BEGIN SELECTED TEXT

# HackingWeek 2015 - Reverse 4

How we managed to solve a Keygenme with Python and Z3 a high-performance theorem prover.

## Introduction

This Reverse Engineering challenge was probably the most interesting one I ever solved. It took me a few days to complete it but it was totally worth it because I learned about symbolic execution and how to use Z3 The Theorem Prover.

I will write more articles about Z3 in a near future but until a later time I will explain how to solve this challenge.

## Context

The goal of this Reverse Engineering challenge is to find the password for which the given ELF 64-bit binary will print "Success !".
To make the solving a bit easier we are given a few hints :

• The password must be alphanumeric [a-zA-Z0-9].
• The md5sum of the expected password is 3efafa3e161a756e6e1711dbceaf9d68.

## Static Analysis

We can say that the binary is quite small, it is less than 4 Kb, we won't have too much code to analyse.

The interesting part of the code is located between `0x04006A0` and `0x04008F9`.
We can find a hashing routine from `0x04006A0` to `0x040085D` which we will name calculate and a routine to check if a hash is valid from `0x0400863` to `0x04008F9` which we will name verify.

### Calculate

• The routine calculate iterates for each bytes of the password.
• The value of the hash is stored in `RCX`.
• After `0x040070D` `RCX` is always equals to `0x555555`.

END SELECTED TEXT
BEGIN EXCERPTED RECORDS

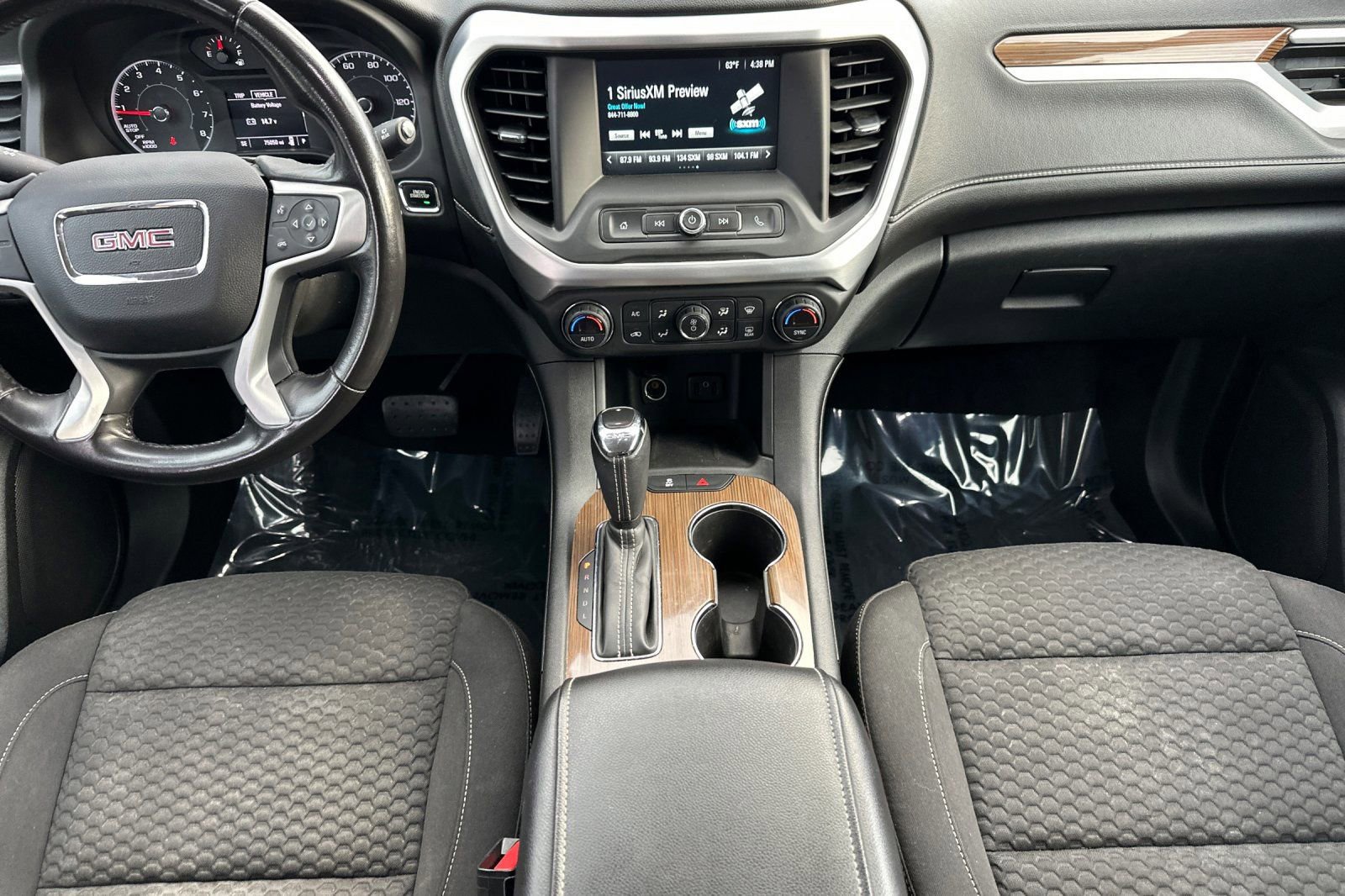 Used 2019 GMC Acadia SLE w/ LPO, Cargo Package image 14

END EXCERPTED RECORDS
BEGIN EXCERPTED RECORDS

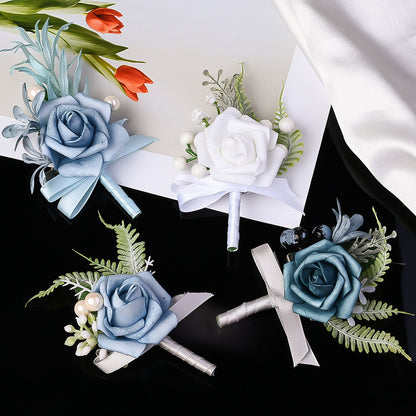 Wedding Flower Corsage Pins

END EXCERPTED RECORDS

* PROBLEMS TO SOLVE
[A] Please list every heading in the keygenme write-up that comes after its title line.
[B] Write the next part of the keygenme write-up, picking up after its final sentence.
The records come from a separate source, unrelated to the keygenme write-up.

* EXERCISE RESPONSES
[A]
Introduction
Context
Static Analysis
Calculate

[B]
### Verify

• The routine verify takes `RCX` as only argument.
• If the hash is valid the routine verify returns 1, otherwise it returns 0.

## Finding the valid hash

So the first step is to find for which hash the routine verify will return 1.
When the routine calculate jumps to verify.
Because `RCX` is a 64 bit register, trying all values of `RCX` to find a valid hash would take too much time, we need to do something smarter.

### Finding the valid hash with Z3

Z3 is a high-performance theorem prover being developed at Microsoft Research. It is able to solve or simplify complex equations. We are going to use Z3 Python binding to solve several steps of this challenge.

The first step was to convert the Assembly code to Python, since the code is not too large we can do it in a few minutes by hand.
The second step is to make the script comply with Z3. Sometimes you have to specify between Arithmetic and Logic operations.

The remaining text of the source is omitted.